The black-headed ibis is very versatile being able to use a large variety of natural and man-made habitats. These include freshwater and salt-water marshes, lakes and ponds, as also rice fields, freshly ploughed crop fields, irrigation canals, riversides, reservoirs, urban lakes, open sewage gutters, grazing lots, and garbage dumping sites. Ibis alter use of varied preferred foraging habitats by season in agricultural landscapes such as in south-western Uttar Pradesh in India.
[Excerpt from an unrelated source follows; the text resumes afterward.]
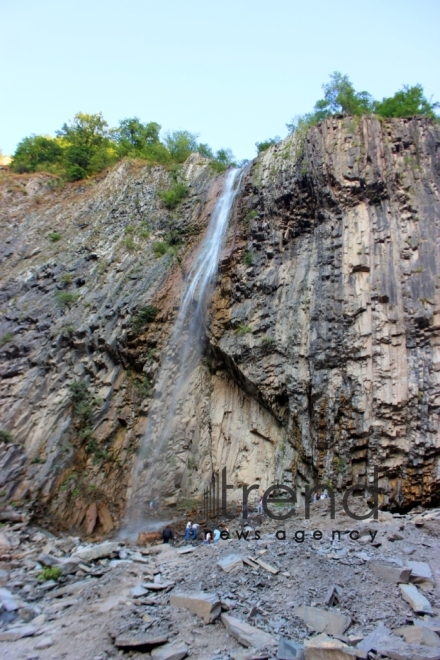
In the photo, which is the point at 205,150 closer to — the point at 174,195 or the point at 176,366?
→ the point at 174,195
In summer, they largely use and prefer natural marshes and fallow fields, but in the monsoon, spread out more evenly to also use a variety of agricultural fields. In landscapes that have more forests and rocky hills as in southern Rajasthan, wetlands are the preferred habitats year-round and there is little difference in habitats used in different seasons. In more urban landscapes, black-headed ibis abundance was positively associated with crop fields, wetlands and open areas. Open sewage lines are used more during the dry summers, and ibis increase the use of grazing lands during the monsoon.

It nests in heronry colonies near wetlands. It builds a platform nest of sticks, lined with grass and threads. Old trees in cities are used for night roosting and for nesting.

An investigation of the daily activity budget of black-headed ibises in a protected wetland showed them to spend the maximum time feeding (48%), followed by resting (23%).